▸ **WHAT TO DO**:
Answer these questions from the article on NARAL's Clinton endorsement:
(a) On which day of the week did NARAL Pro-Choice America endorse Hillary Clinton?
(b) Who is named as NARAL's president?
(c) According to the group, Clinton has spent her entire life leading on what?

▸ **TEXT EXTRACT**:
NARAL Endorses Hillary Clinton, After Backing Obama In 2008

Clinton frequently brings up GOP attacks on reproductive rights on the campaign trail.
Hillary Clinton, former Secretary of State and 2016 Democratic presidential candidate, received NARAL Pro-Choice America's endorsement Tuesday.
Hillary Clinton, former Secretary of State and 2016 Democratic presidential candidate, received NARAL Pro-Choice America's endorsement Tuesday.
Daniel Acker/Bloomberg via Getty Images

WASHINGTON -- NARAL Pro-Choice America endorsed Democratic presidential candidate Hillary Clinton on Tuesday, calling her “a champion with a demonstrated record of fighting for reproductive freedom and economic justice.”

The reproductive rights group said Clinton has “spent her entire life leading on equal opportunity for women and families.”

“Hillary has what it takes to fight Republican attacks on women's reproductive rights, and has the vision and experience to ensure women and families thrive,” NARAL President Ilyse Hogue said in a statement. “The stakes this election could not be higher: combating virulent anti-choice rhetoric from the GOP, the opportunity to appoint a Supreme Court justice in the next term who could preserve our rights and freedoms, and the ability to influence a myriad of state and federal laws that impose extreme ideology on Americans’ personal decisions about when and how to grow our families.”

▸ **Scene-based reasoning records**:
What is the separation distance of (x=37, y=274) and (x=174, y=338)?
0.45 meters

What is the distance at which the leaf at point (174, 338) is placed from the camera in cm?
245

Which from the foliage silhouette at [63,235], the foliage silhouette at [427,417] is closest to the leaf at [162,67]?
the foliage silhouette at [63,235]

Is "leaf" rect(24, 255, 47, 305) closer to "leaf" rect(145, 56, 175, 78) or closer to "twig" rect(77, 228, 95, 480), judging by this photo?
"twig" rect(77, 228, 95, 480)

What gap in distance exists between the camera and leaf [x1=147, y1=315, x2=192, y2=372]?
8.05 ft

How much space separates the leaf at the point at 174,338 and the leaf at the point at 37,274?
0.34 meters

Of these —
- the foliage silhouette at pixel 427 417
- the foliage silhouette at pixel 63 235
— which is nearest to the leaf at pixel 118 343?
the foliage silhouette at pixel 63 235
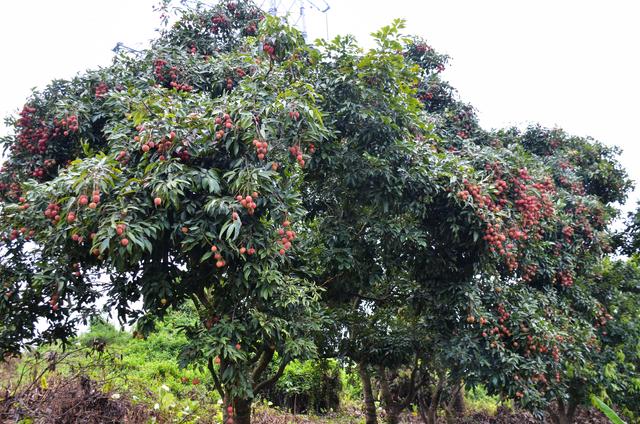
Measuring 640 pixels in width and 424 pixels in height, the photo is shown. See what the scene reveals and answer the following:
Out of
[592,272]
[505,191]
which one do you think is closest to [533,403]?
[505,191]

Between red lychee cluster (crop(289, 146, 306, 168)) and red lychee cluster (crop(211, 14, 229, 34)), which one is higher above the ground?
red lychee cluster (crop(211, 14, 229, 34))

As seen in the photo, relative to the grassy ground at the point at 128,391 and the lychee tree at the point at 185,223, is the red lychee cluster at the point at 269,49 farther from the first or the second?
the grassy ground at the point at 128,391

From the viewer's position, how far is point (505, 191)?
16.2 ft

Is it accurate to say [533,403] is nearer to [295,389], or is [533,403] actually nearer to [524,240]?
[524,240]

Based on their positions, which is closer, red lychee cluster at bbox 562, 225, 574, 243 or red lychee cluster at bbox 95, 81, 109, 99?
red lychee cluster at bbox 95, 81, 109, 99

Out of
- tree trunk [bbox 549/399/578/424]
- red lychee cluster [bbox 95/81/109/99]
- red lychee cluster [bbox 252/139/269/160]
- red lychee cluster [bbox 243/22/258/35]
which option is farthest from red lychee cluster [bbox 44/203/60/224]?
tree trunk [bbox 549/399/578/424]

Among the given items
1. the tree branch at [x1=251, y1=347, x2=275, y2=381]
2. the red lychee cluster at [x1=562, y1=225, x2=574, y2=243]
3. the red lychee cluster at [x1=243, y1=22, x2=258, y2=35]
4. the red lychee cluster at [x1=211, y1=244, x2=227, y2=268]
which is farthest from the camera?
the red lychee cluster at [x1=562, y1=225, x2=574, y2=243]

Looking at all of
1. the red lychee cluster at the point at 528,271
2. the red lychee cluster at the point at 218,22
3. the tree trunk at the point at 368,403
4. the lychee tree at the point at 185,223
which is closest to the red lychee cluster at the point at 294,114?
the lychee tree at the point at 185,223

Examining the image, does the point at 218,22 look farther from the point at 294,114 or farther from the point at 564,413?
the point at 564,413

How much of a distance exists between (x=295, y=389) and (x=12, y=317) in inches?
236

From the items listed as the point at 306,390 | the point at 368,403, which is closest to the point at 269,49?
the point at 368,403

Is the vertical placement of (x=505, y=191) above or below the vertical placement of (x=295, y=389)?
above

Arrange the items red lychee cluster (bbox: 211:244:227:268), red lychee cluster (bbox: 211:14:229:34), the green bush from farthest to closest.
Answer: the green bush < red lychee cluster (bbox: 211:14:229:34) < red lychee cluster (bbox: 211:244:227:268)

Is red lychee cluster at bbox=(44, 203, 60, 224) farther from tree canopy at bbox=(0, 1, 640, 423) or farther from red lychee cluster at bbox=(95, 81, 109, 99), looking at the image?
red lychee cluster at bbox=(95, 81, 109, 99)
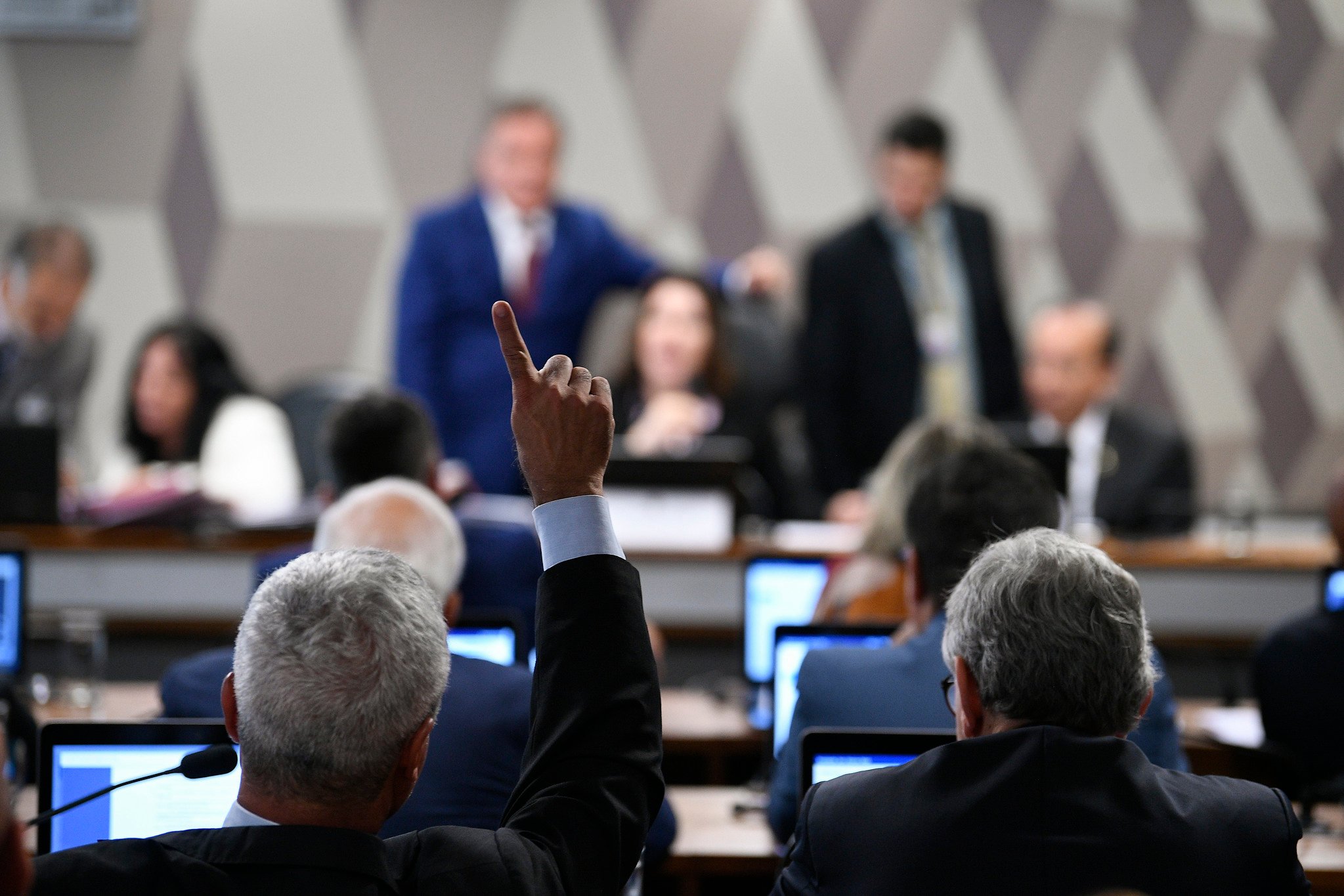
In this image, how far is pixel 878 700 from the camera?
1.94 meters

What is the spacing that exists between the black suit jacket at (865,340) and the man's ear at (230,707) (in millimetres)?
3897

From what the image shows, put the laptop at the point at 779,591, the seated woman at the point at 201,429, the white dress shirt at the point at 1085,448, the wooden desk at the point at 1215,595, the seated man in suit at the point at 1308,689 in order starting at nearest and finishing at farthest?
the seated man in suit at the point at 1308,689, the laptop at the point at 779,591, the wooden desk at the point at 1215,595, the seated woman at the point at 201,429, the white dress shirt at the point at 1085,448

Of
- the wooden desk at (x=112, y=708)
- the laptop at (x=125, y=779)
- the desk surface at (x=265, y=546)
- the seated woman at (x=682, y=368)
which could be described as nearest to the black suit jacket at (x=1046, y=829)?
the laptop at (x=125, y=779)

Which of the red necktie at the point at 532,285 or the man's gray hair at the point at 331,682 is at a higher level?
the red necktie at the point at 532,285

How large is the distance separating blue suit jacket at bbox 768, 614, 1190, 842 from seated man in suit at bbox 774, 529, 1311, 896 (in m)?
0.54

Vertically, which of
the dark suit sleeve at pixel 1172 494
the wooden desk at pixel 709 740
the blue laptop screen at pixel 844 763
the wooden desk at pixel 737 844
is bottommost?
the wooden desk at pixel 709 740

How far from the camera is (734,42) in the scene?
21.6 ft

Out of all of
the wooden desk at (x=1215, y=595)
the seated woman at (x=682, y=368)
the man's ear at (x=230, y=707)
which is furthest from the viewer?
the seated woman at (x=682, y=368)

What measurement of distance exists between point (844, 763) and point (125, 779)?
833 millimetres

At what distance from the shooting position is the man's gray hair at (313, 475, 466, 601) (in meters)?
2.06

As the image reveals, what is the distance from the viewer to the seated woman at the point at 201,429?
4.61m

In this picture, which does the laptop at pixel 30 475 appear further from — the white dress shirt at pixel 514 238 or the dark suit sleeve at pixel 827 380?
the dark suit sleeve at pixel 827 380

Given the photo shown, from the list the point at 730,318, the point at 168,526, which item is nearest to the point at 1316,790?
the point at 168,526

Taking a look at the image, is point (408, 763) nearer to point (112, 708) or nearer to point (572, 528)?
point (572, 528)
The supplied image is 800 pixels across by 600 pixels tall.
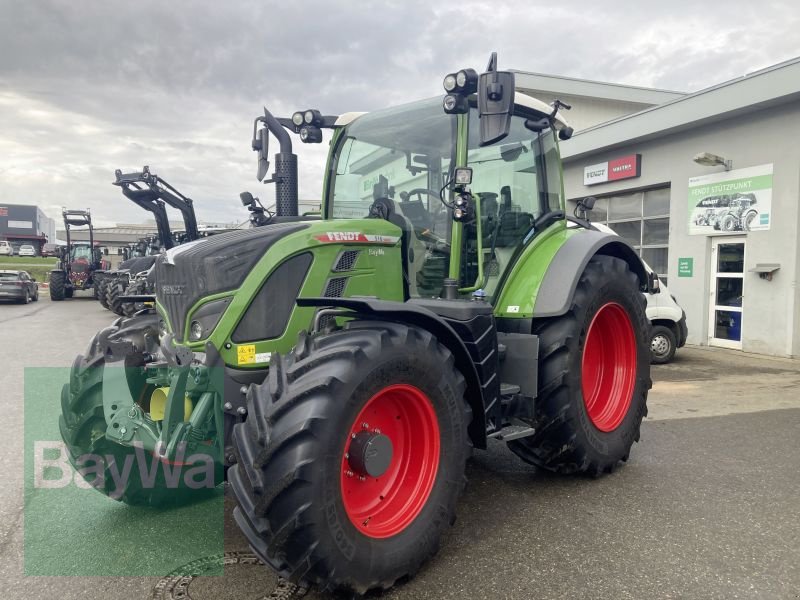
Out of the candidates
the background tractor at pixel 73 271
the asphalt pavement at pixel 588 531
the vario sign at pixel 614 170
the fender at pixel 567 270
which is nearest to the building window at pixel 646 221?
the vario sign at pixel 614 170

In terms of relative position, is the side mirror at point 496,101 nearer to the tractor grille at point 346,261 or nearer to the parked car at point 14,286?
the tractor grille at point 346,261

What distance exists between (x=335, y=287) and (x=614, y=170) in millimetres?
11160

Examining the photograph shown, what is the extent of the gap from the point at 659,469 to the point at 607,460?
1.78 ft

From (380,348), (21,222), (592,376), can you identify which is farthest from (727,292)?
(21,222)

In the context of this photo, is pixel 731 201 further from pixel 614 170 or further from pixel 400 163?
pixel 400 163

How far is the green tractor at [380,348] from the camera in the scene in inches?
101

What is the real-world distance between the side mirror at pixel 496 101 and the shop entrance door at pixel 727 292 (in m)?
9.18

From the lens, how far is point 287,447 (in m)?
2.45

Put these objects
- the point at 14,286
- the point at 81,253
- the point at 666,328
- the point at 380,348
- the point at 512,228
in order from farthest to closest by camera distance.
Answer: the point at 81,253
the point at 14,286
the point at 666,328
the point at 512,228
the point at 380,348

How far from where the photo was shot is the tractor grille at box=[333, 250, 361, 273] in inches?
135

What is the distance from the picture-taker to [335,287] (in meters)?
3.41

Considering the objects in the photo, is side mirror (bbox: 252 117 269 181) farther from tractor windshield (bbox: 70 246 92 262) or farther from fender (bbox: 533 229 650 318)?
tractor windshield (bbox: 70 246 92 262)

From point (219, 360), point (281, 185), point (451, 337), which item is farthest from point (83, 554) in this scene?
point (281, 185)

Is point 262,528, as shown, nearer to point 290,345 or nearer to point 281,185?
point 290,345
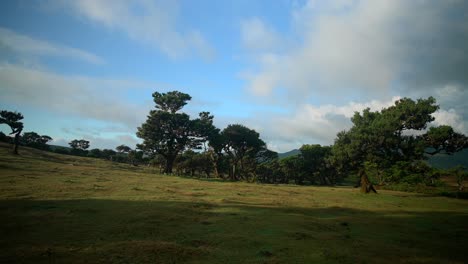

▸ **EXPECTED OUTPUT**:
(a) Tuesday
(b) Ilyse Hogue
(c) Equal opportunity for women and families